If you ever feel yourself comparing your own situation against your peers, stop and kick in the power of counterintuitive thinking. You will never truly understand how someone else reached their current financial status, and trying to make that comparison will only lead you to behaviors that are counterproductive to your plan. Comparison will influence you to make brash and often emotional decisions that could lead you away from your goals. Her story is not your story. His stocks are not yours.

Forget about the Joneses and how much money you think they have. Instead, foster a tunnel vision that focuses only on improving your financial status and inching you closer to your goals. Wherever you are, you are in a great spot to keep on moving along with your plan. You are the only one who can decide on your goals and the only one who can carry out your financial game plan. Keep your energy and focus in this productive place.

Pitfall #3: “I’ll do it myself”

Let’s have a brief slow clap for all those who can do it themselves. All two of you. All right! Now let’s talk about what the rest of us can do.

When it comes to financial planning, there is a small group of people who can handle their financial plans from creation to implementation all by themselves. It’s amazing. They’re amazing. But what goes into doing it and doing it right is a lot of time.
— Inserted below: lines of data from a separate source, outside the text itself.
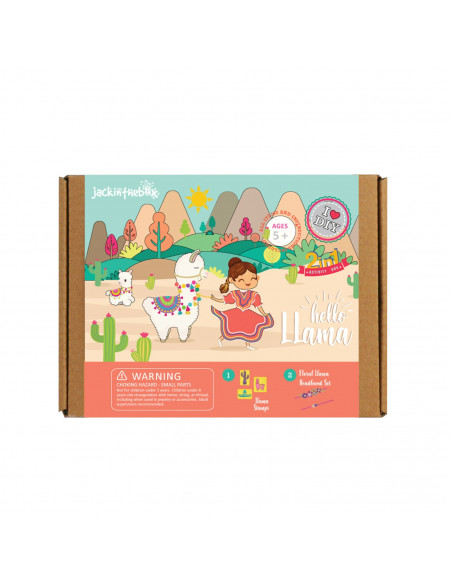 Jack In The Box - Kit Creatie 2-In-1 Llama,JK10066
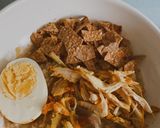 Foto langkah ke 4 dari resep Bubur ayam oatmeal terenak.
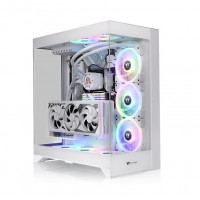 CAJA THERMALTAKE CTE E550 TG MID TOWER 2XUSB 3.0 1XUSB-C SN FUENTE BLANCO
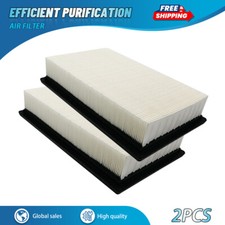 2PCS Engine Air Filter for Ford Explorer Mercury Mountaineer 2002-2010 Lincoln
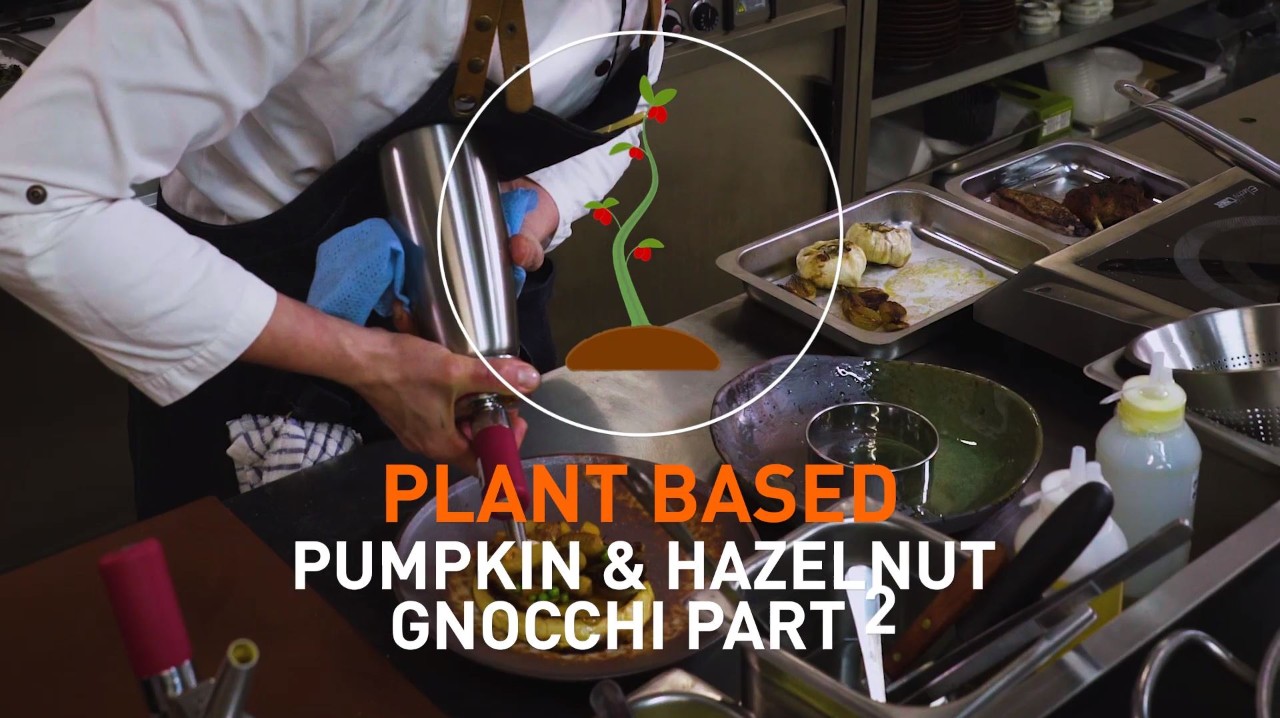 Pumpking & Hazelnut Gnochhi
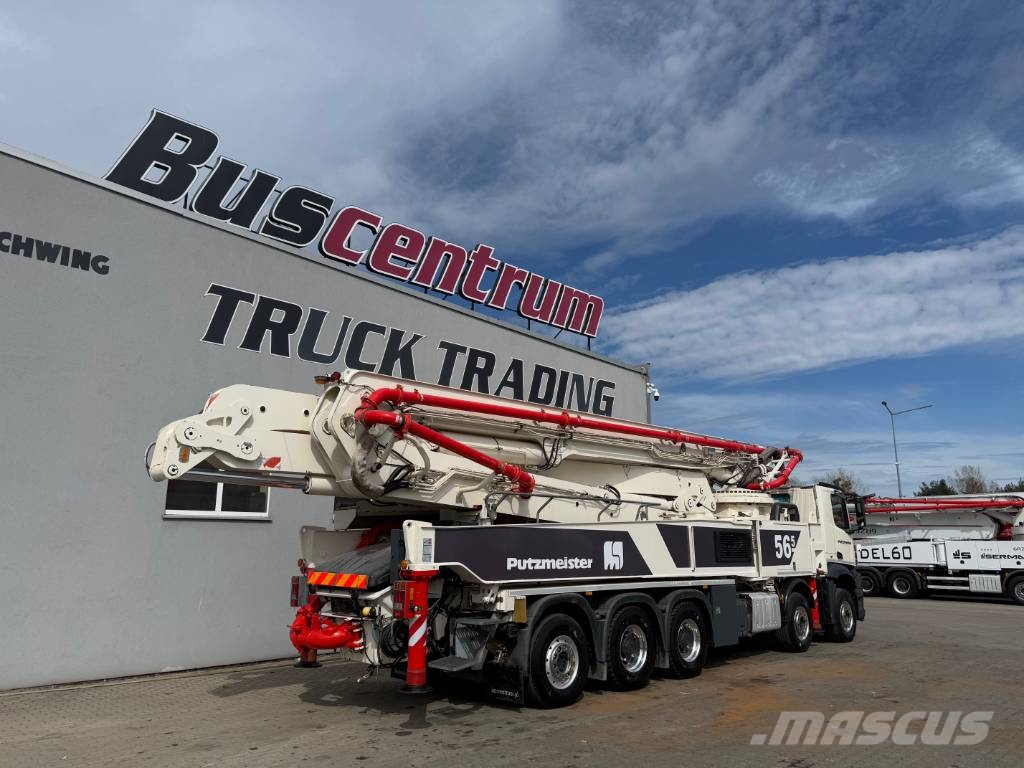 Mercedes-Benz Arocs 5051 Putzmeister 54-5.16 HLS Betonpomptrucks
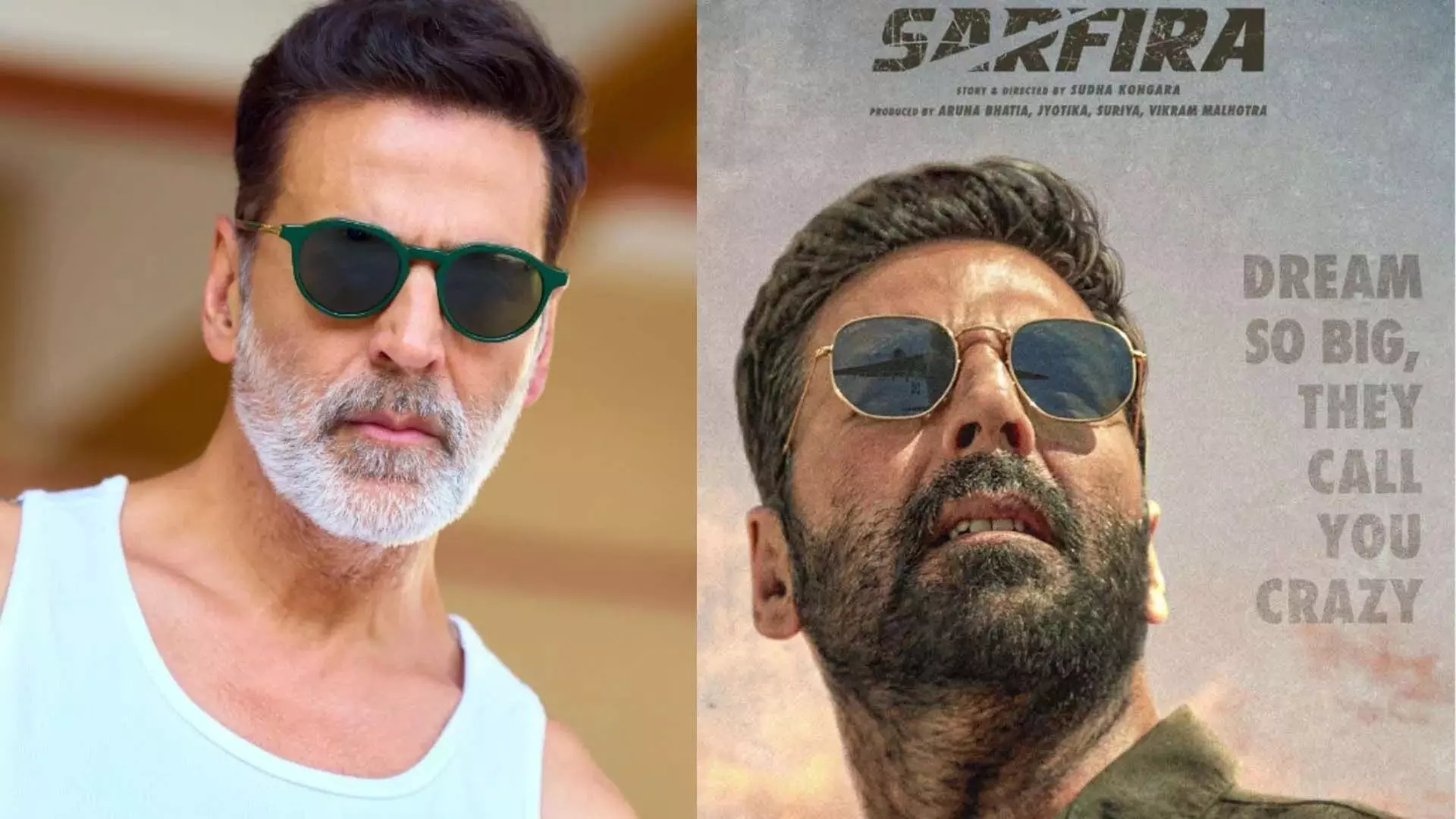 Akshay Kumar नें सरफिरा सेट पर की बुजुर्ग की मदद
You’re going to have to research investments, stick to a plan, and monitor everything diligently in order to make the correct moves so that you don’t sell investments prematurely or make emotional decisions, and can harvest gains at an opportune time. These are all things you likely won’t have the time to do consistently and with an objective eye. It is important to step outside of our egos, take with a grain of salt all the “water-cooler talk” about what everybody else at work is investing in, and seek help and accountability from a professional.

Pitfall #4: Impatience

Impatience makes wealth building impossible. Impatience leads you to change a sturdy plan multiple times to harvest small gains before they can grow into much larger ones. The lack of patience is like digging a seed from out of good soil before it sprouts. All plans take time, and most of your success when it comes to financial planning will be attributed to what you decide not to do rather than what you actually do.

Patience pays and the lack of it costs. It’s that simple. When your perspective shifts to embrace this principle, your habits will as well. You have to starve your impatience and feed your discipline. This is where you have the advantage as a younger person. Whether you’re a Gen Xer or a Millennial, you are many years away from the big retirement milestone, and perhaps still several years away from others. You have the time to practice the patience to stick to the plan.

Being young in this era means a number of things. You are encouraged to explore any and all possibilities. You are in a period of solstice in which you will likely experience the extremes of good and bad, and whatever happens you are young and vibrant enough to move along with hope for the future. Your creative juices are flowing and you have a knack for using and learning all of the new technology hitting the market. Unlike our parents and grandparents, you have access to all of the resources and information to build what you want, learn what you want, and manage life however you want.

Still, today’s young professionals face unique challenges. The culture of the thirty-something-year-old in the modern era is much different than that of the young professional in the past. The technological age has conditioned growing adults to expect instant gratification for professional and personal goals alike. These expectations can breed a sense of entitlement and a lack of steadfastness that creates barriers to achieving every single goal that people make for themselves. Don’t let that happen to you. This time provides the perfect opportunity to set the tone for the rest of your life and build great habits so later on down the line you won’t have to spend your increasingly precious time breaking bad ones.